You would be hard-pressed to find an African-American lawyer or politician who does not know the name Charles Ogletree as a deeply valued sponsor or role model. His brilliance as a prominent Harvard Law Professor is eclipsed only, perhaps, by his empathy, generosity and kindness.
In 2015, at age 62, “Tree” – as his friends call him – was diagnosed with Alzheimer’s disease. Very quickly, his family and friends began to endure the painful process of losing the person they knew, the man they loved. Last year his family and the Boston police spent six hours trying to find Tree – he
Every day his wife, Pam, and their family watch him live with a disease that impedes his ability to communicate, to move, to remember. A disease that has robbed him of his identity.
This is what Alzheimer’s disease looks like in 2020. And I’ll bet almost all of us know and love someone like Tree.
But imagine for a moment that we are living in the 2030s.
Imagine that someone very much like Tree is sending communications from his smart device. Suddenly, he and his wife get an alert from a digital app that detects patterns characteristic of very early, subclinical neurodegeneration.
Subsequent medical consultation and brain imaging confirm preclinical Alzheimer’s disease.

## Material shown

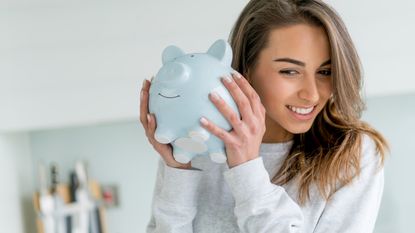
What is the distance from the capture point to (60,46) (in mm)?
1861

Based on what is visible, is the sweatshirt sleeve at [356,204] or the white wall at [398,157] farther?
the white wall at [398,157]

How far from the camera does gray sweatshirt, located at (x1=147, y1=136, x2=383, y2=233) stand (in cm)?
95

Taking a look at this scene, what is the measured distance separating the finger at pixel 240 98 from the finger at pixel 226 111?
15 millimetres

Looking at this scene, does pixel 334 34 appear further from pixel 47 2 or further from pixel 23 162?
pixel 23 162

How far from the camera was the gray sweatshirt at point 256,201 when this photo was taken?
0.95m

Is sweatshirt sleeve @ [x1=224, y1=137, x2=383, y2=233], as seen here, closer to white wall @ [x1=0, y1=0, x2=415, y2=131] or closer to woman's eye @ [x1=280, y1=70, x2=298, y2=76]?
woman's eye @ [x1=280, y1=70, x2=298, y2=76]

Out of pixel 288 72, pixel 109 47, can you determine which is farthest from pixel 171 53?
pixel 109 47

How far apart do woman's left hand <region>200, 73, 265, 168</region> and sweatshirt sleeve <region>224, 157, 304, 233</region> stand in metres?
0.02

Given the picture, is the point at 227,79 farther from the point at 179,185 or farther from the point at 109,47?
the point at 109,47

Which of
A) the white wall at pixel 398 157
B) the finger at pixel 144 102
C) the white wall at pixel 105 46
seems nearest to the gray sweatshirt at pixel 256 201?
the finger at pixel 144 102

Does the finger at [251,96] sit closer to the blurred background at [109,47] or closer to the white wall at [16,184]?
the blurred background at [109,47]

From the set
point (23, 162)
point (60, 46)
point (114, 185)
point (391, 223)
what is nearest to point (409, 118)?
point (391, 223)

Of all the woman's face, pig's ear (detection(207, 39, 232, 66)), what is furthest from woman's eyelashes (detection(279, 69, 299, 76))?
pig's ear (detection(207, 39, 232, 66))

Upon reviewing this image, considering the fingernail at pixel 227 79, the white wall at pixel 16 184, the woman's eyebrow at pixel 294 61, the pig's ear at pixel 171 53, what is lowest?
the white wall at pixel 16 184
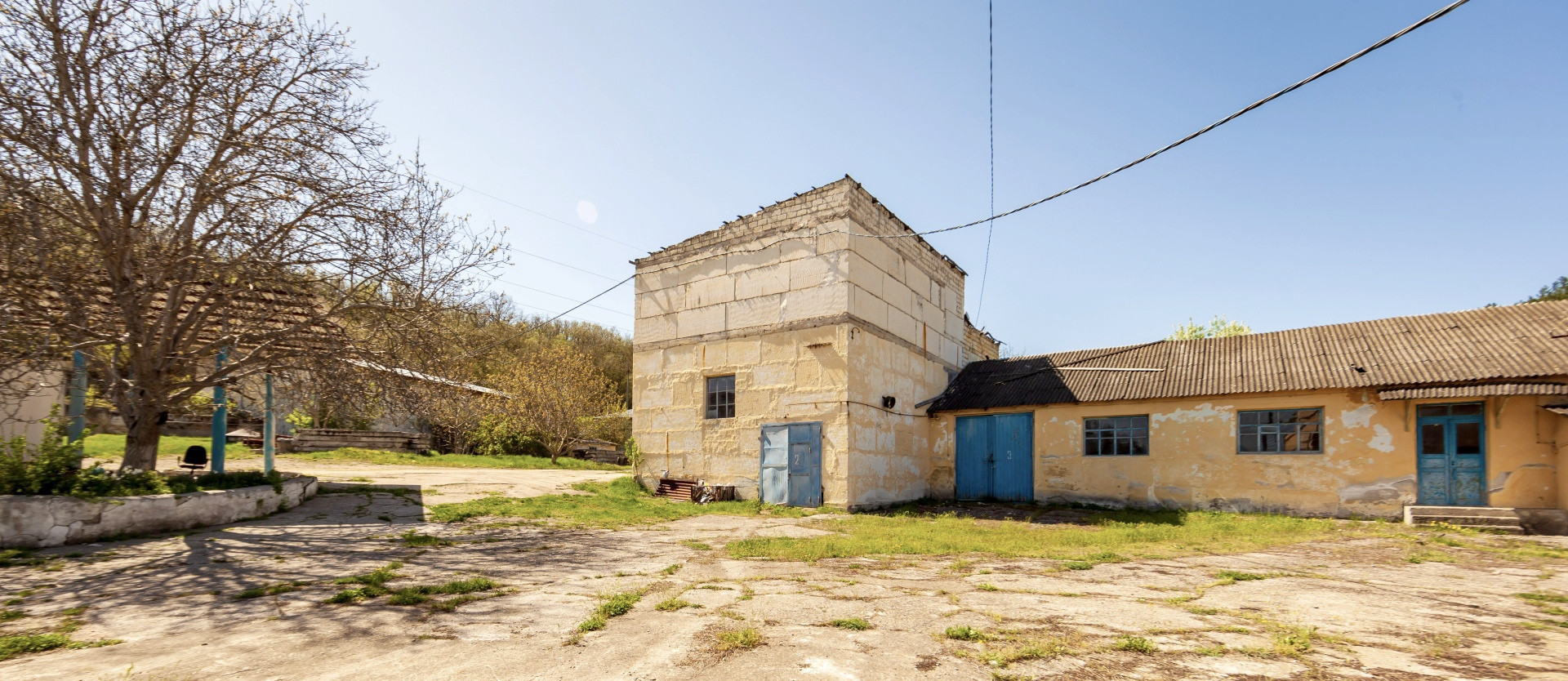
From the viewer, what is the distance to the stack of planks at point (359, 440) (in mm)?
24547

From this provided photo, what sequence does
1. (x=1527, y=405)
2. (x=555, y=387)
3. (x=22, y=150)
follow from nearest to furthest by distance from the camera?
(x=22, y=150)
(x=1527, y=405)
(x=555, y=387)

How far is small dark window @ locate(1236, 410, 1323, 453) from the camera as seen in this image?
1352 cm

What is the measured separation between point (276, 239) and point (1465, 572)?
15.4 meters

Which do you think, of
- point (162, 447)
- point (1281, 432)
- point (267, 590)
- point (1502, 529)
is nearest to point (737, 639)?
point (267, 590)

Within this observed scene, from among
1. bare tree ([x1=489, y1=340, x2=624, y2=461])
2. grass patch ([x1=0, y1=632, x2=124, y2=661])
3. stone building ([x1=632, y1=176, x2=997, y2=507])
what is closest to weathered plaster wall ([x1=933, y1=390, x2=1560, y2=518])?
stone building ([x1=632, y1=176, x2=997, y2=507])

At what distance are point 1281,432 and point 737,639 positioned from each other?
46.4ft

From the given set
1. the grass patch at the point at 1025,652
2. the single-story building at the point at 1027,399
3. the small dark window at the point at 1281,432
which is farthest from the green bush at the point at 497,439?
the grass patch at the point at 1025,652

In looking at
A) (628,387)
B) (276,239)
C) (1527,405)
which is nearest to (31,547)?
(276,239)

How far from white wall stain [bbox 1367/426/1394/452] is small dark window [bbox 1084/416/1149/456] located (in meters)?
3.89

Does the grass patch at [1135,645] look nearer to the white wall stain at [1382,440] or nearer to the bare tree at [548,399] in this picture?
the white wall stain at [1382,440]

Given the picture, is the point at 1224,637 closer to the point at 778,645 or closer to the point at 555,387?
the point at 778,645

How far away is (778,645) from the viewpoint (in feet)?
14.6

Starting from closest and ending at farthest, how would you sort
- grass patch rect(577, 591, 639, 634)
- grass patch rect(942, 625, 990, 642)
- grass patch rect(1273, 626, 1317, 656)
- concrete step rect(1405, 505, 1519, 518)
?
1. grass patch rect(1273, 626, 1317, 656)
2. grass patch rect(942, 625, 990, 642)
3. grass patch rect(577, 591, 639, 634)
4. concrete step rect(1405, 505, 1519, 518)

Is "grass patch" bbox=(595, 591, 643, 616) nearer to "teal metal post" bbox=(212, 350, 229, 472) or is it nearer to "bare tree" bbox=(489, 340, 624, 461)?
"teal metal post" bbox=(212, 350, 229, 472)
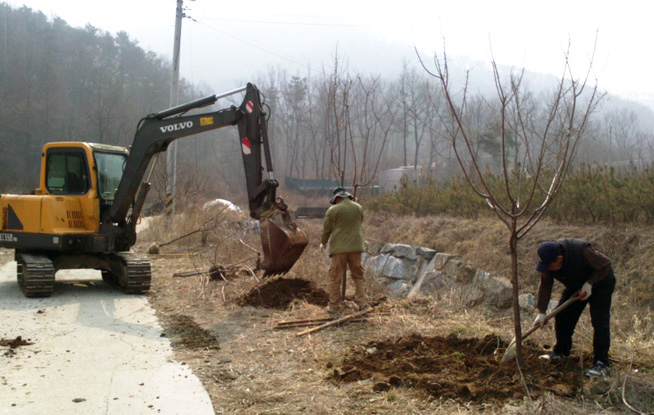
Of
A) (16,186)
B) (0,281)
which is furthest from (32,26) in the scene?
(0,281)

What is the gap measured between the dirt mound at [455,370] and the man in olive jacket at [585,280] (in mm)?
355

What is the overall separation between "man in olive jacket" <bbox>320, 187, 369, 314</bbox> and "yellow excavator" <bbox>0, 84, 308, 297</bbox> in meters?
0.70

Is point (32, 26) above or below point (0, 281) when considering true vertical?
above

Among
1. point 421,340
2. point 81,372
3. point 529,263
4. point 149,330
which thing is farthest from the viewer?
point 529,263

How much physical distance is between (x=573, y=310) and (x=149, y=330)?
552 cm

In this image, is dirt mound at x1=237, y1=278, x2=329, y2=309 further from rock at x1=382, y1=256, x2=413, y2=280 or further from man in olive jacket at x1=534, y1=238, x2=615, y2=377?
man in olive jacket at x1=534, y1=238, x2=615, y2=377

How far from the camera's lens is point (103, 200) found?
441 inches

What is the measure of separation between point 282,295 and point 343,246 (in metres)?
1.56

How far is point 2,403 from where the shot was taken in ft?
16.2

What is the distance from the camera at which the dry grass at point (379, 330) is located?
4.84 metres

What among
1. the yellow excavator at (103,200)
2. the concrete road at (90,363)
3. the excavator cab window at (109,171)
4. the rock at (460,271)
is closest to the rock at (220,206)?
the excavator cab window at (109,171)

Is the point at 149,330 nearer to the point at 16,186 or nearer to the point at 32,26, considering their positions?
the point at 16,186

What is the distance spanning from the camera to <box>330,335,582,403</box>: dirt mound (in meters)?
4.93

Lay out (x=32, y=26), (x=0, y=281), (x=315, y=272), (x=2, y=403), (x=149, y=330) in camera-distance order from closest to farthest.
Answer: (x=2, y=403), (x=149, y=330), (x=315, y=272), (x=0, y=281), (x=32, y=26)
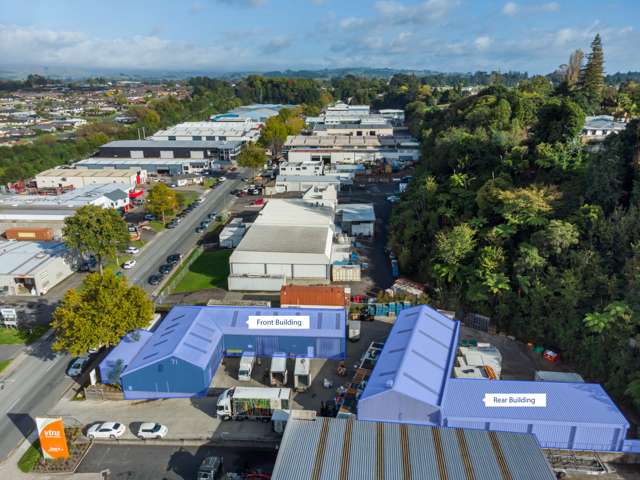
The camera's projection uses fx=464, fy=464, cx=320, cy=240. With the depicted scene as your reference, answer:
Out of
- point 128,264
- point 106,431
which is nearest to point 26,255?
point 128,264

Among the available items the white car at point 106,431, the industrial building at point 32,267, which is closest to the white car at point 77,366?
the white car at point 106,431

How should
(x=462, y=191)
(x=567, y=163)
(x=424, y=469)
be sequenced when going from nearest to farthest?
1. (x=424, y=469)
2. (x=567, y=163)
3. (x=462, y=191)

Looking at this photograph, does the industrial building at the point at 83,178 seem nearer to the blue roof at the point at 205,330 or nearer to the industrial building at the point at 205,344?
the blue roof at the point at 205,330

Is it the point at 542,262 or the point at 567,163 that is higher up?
the point at 567,163

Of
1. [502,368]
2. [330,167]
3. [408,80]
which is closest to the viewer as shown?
[502,368]

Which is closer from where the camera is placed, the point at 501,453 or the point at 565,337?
the point at 501,453

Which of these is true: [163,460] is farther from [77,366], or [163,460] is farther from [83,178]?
[83,178]

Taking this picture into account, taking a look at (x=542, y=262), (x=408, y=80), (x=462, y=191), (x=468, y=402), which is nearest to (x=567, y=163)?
(x=462, y=191)

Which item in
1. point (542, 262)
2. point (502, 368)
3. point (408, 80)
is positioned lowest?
point (502, 368)

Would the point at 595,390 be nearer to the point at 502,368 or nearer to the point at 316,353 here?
the point at 502,368
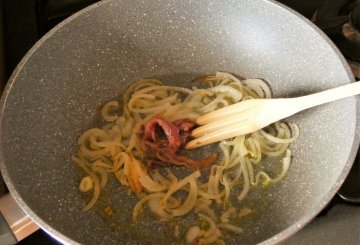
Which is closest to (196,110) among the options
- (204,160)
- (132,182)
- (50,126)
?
(204,160)

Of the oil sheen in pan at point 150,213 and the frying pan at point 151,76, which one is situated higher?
the frying pan at point 151,76

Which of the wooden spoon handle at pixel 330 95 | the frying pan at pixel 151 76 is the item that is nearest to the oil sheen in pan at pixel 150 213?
the frying pan at pixel 151 76

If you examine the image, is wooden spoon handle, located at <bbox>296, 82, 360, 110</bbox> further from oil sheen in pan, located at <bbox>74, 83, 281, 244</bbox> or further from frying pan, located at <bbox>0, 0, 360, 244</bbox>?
oil sheen in pan, located at <bbox>74, 83, 281, 244</bbox>

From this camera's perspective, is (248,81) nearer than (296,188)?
No

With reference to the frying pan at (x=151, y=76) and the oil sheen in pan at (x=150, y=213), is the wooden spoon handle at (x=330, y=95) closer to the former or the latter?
the frying pan at (x=151, y=76)

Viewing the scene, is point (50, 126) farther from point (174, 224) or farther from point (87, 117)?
point (174, 224)

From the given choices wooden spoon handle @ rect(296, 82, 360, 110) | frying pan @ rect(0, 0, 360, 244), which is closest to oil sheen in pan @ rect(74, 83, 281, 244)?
frying pan @ rect(0, 0, 360, 244)

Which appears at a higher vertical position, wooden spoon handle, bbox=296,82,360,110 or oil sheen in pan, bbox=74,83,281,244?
wooden spoon handle, bbox=296,82,360,110

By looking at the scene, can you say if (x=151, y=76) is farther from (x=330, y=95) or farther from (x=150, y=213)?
(x=330, y=95)

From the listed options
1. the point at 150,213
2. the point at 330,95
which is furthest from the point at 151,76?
the point at 330,95
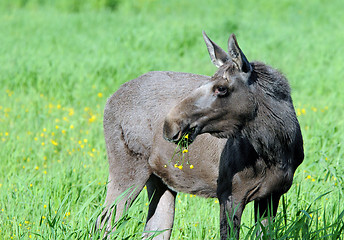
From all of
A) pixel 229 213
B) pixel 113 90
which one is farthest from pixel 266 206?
pixel 113 90

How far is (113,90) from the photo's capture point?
9695 millimetres

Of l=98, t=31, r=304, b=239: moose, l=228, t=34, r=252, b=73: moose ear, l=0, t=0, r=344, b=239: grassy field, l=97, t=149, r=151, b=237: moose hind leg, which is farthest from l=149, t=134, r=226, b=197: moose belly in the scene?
l=228, t=34, r=252, b=73: moose ear

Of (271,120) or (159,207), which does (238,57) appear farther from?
(159,207)

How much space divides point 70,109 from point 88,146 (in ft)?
5.47

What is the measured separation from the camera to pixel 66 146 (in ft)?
24.2

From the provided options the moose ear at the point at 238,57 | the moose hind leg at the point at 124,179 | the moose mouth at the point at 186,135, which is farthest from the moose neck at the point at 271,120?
the moose hind leg at the point at 124,179

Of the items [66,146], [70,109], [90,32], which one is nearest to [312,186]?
[66,146]

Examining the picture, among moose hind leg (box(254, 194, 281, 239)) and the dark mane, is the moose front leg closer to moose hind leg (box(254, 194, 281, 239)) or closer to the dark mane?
moose hind leg (box(254, 194, 281, 239))

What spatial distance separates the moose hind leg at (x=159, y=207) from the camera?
17.1ft

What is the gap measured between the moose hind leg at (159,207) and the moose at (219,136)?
0.03 metres

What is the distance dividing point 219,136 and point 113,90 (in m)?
5.70

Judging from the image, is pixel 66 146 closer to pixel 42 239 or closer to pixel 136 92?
pixel 136 92

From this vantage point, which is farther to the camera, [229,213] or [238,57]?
[229,213]

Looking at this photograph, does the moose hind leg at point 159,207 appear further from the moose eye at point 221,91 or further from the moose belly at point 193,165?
the moose eye at point 221,91
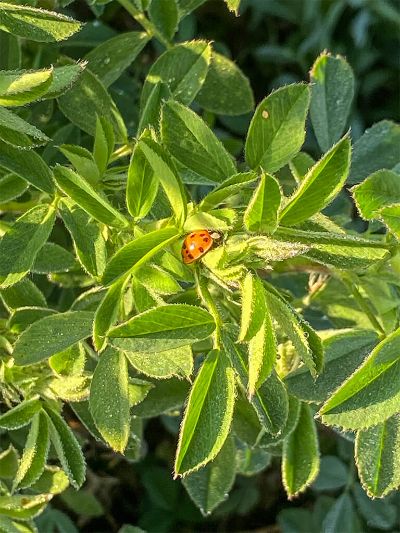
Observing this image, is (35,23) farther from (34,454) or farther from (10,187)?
(34,454)

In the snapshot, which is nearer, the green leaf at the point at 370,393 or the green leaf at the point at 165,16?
the green leaf at the point at 370,393

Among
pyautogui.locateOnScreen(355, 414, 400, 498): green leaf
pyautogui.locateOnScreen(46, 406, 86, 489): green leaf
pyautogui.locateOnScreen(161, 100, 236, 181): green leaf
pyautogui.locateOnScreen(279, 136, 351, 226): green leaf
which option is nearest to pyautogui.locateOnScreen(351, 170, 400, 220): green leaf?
pyautogui.locateOnScreen(279, 136, 351, 226): green leaf

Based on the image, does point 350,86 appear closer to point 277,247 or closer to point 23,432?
point 277,247

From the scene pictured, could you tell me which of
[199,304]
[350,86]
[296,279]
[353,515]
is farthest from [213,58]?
[353,515]

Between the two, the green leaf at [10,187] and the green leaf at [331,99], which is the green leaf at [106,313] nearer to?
the green leaf at [10,187]

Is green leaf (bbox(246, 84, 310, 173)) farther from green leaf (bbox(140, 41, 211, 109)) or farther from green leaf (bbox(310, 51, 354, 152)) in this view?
green leaf (bbox(310, 51, 354, 152))

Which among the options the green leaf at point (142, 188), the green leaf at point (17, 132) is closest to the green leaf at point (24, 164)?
the green leaf at point (17, 132)
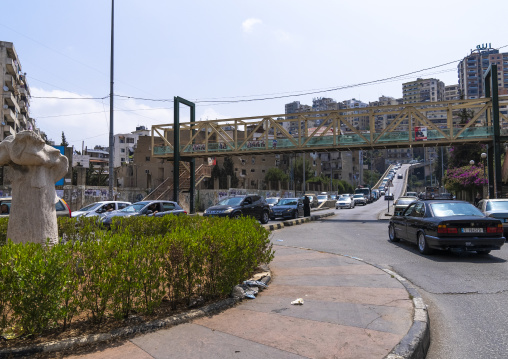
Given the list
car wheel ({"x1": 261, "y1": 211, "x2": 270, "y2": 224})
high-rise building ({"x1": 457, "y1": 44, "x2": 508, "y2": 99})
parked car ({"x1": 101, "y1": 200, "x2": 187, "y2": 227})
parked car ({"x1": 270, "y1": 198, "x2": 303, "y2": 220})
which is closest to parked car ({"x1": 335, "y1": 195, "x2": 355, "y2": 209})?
parked car ({"x1": 270, "y1": 198, "x2": 303, "y2": 220})

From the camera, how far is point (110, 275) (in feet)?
13.5

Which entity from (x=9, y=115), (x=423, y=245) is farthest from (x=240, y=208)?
(x=9, y=115)

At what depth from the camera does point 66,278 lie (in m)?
3.80

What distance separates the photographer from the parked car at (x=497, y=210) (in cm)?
1341

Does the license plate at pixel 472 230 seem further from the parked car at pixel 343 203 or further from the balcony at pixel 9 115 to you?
the balcony at pixel 9 115

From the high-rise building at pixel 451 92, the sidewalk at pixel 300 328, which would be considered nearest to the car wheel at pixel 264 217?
the sidewalk at pixel 300 328

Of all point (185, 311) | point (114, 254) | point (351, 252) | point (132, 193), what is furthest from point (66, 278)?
point (132, 193)

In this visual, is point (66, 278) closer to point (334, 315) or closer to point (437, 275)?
point (334, 315)

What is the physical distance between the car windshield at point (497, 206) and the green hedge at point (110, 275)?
11.8 metres

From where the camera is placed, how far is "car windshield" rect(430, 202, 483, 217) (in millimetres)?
9950

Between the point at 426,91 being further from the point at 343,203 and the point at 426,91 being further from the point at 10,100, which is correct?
the point at 10,100

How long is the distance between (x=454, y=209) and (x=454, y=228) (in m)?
1.14

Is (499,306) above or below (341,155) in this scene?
below

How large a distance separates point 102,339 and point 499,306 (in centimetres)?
534
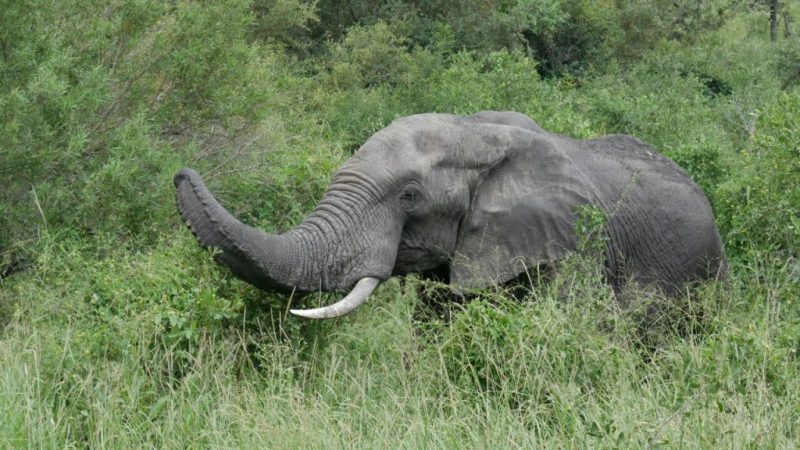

## Exercise aim
Carry on the piece about Charles Ogletree and Alzheimer's disease, starting right after its last sentence.

## Response to the exercise
That patient goes on a treatment plan that includes medicines shown in the 2020s to slow progression of the disease. This treatment is part of an integrated solution that leverages clinical, imaging and digital data from the patient to guide optimal intervention.
The patient’s healthcare network has deployed this integrated solution broadly, because it has been shown to both improve outcomes and help reduce overall healthcare costs for patients with neurodegenerative diseases.
At Roche, we work to fulfill a promise to future patients and society to deliver on this vision. For people in the earliest stage of the disease, we know that pairing technology and medicine could change the trajectory of their lives.
It’s too late for Tree to benefit from this vision. But I think about my friend often as I work ... because for people like Tree, and the millions who have yet to be diagnosed with disease, we can’t move fast enough.